# Can't Win



## njdad (Mar 29, 2012)

I've made a lot of changes for the better since getting blindsided by my wife with request for separation/divorce -- helping around the house, working out, sticking to budget, etc. I would be lying if I said that I didn't do these things in the hopes that my wife would take notice, but it would also be a lie to say that is the only reason. I'm doing them b/c they are the right thing to do and they make me feel better. That said, I have gotten absolutely no credit for any of it. To the contrary, it has all been met with extreme bitterness. She actually yelled at me for doing a household chore that she probably would have begged me to do 3 months ago. I don't know if it is too little too late or if she thinks it is only an act or if it shows what I could have been doing all along or if she worries that if she acknowledges that I am trying and a decent guy she might feel guilty. Regardless, I'm starting to resent her resentment. 

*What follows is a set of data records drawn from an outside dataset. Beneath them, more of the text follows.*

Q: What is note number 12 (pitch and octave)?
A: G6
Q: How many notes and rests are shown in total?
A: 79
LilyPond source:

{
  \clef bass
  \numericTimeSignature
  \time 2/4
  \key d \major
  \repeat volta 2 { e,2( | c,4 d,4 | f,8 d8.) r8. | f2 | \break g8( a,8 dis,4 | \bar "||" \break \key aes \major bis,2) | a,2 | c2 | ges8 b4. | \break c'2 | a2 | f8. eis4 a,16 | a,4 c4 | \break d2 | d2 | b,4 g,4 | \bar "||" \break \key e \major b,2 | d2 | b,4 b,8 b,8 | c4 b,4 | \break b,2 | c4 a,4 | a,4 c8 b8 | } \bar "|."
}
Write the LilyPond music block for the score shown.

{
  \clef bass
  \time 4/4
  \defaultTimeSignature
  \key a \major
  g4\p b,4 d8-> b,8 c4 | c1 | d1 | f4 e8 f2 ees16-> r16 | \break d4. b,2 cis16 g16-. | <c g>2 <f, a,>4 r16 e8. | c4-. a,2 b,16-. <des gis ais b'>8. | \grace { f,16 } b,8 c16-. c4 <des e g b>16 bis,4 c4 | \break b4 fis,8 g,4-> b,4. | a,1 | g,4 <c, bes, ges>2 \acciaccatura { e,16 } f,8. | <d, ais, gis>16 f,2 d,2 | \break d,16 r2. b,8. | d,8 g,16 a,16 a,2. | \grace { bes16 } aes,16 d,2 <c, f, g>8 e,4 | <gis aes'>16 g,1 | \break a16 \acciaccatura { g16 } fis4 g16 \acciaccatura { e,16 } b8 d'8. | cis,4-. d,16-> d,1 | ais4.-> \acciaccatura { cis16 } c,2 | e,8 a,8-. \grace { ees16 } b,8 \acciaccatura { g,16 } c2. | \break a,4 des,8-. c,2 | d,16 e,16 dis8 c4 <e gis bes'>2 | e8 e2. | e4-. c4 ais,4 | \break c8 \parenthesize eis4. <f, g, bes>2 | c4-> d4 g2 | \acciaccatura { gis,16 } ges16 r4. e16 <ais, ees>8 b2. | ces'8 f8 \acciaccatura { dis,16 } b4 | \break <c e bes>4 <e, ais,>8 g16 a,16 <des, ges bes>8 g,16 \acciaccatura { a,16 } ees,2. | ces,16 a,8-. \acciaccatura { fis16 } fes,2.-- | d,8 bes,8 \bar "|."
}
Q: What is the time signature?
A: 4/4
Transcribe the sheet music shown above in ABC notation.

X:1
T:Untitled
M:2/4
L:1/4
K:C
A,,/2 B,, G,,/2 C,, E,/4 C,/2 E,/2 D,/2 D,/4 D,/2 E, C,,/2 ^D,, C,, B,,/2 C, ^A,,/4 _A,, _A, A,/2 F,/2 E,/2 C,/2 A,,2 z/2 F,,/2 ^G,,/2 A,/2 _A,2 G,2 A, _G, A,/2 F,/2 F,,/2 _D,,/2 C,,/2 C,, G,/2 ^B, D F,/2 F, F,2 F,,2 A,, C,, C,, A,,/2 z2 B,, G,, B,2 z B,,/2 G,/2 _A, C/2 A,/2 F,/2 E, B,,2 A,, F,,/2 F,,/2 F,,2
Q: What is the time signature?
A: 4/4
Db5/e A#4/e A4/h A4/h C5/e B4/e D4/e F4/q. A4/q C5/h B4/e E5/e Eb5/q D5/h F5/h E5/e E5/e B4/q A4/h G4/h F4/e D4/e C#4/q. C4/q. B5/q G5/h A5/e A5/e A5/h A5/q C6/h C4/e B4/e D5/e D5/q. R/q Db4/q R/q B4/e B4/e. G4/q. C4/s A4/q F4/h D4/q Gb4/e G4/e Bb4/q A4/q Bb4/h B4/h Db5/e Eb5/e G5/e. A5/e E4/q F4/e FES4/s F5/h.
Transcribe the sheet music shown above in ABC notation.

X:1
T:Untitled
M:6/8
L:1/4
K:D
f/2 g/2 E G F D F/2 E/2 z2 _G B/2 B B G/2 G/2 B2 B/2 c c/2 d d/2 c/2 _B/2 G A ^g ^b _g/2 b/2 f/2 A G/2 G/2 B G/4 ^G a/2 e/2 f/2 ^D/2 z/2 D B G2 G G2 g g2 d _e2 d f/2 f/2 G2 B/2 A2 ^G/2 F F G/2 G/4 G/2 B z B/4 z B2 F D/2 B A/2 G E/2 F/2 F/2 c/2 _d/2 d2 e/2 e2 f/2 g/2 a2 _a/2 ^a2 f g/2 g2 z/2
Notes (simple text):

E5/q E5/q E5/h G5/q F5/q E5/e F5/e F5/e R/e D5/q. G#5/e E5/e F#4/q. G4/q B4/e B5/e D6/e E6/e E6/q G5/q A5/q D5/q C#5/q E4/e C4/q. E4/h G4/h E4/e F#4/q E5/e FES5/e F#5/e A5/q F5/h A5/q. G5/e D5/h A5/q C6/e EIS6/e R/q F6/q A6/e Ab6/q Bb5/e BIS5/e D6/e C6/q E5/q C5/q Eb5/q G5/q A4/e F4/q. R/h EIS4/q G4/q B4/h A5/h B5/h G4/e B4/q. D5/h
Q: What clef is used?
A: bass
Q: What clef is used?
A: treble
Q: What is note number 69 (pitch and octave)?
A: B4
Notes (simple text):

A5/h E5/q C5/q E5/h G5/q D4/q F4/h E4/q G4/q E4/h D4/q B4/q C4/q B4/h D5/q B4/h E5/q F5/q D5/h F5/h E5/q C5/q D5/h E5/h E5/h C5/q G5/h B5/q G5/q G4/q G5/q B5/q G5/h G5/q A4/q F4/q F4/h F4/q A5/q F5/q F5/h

Not looking for advice (although I will gladly take it!). Just venting. Thanks.


----------



## AlterEgoist (Mar 6, 2012)

You shouldn't look for validation from anyone except yourself, you have a lot of self healing to do. Improve yourself first.


----------



## I want the kids! (Apr 17, 2012)

You and me sound like we are in the same boat. I have been doing things and when I come home I smile and say hello. She seems to think it is an act or something but I have told her several times that I see how I treated her wrong in the past and am changing for the better to help her de-stress as well as make changes to myself for myself.

Also when this is over I will have to do all the house work myself anyway so I guess I might as well get used to it. Also If I do everything now hopefully the court will see I am a good caretaker and give me custody.

I resent the resentment too but the books I've read basically say to turn the other cheek. Your wife and mine are in a fog. I don't think I can do anything good right now. Of course she knows I am fighting for the kids so I am way high on the sh!t list for sure.

These changes you and I have made will help with our next relationships. I have no idea when I will be ready but I figure it will help.

Take care and keep your head up.


----------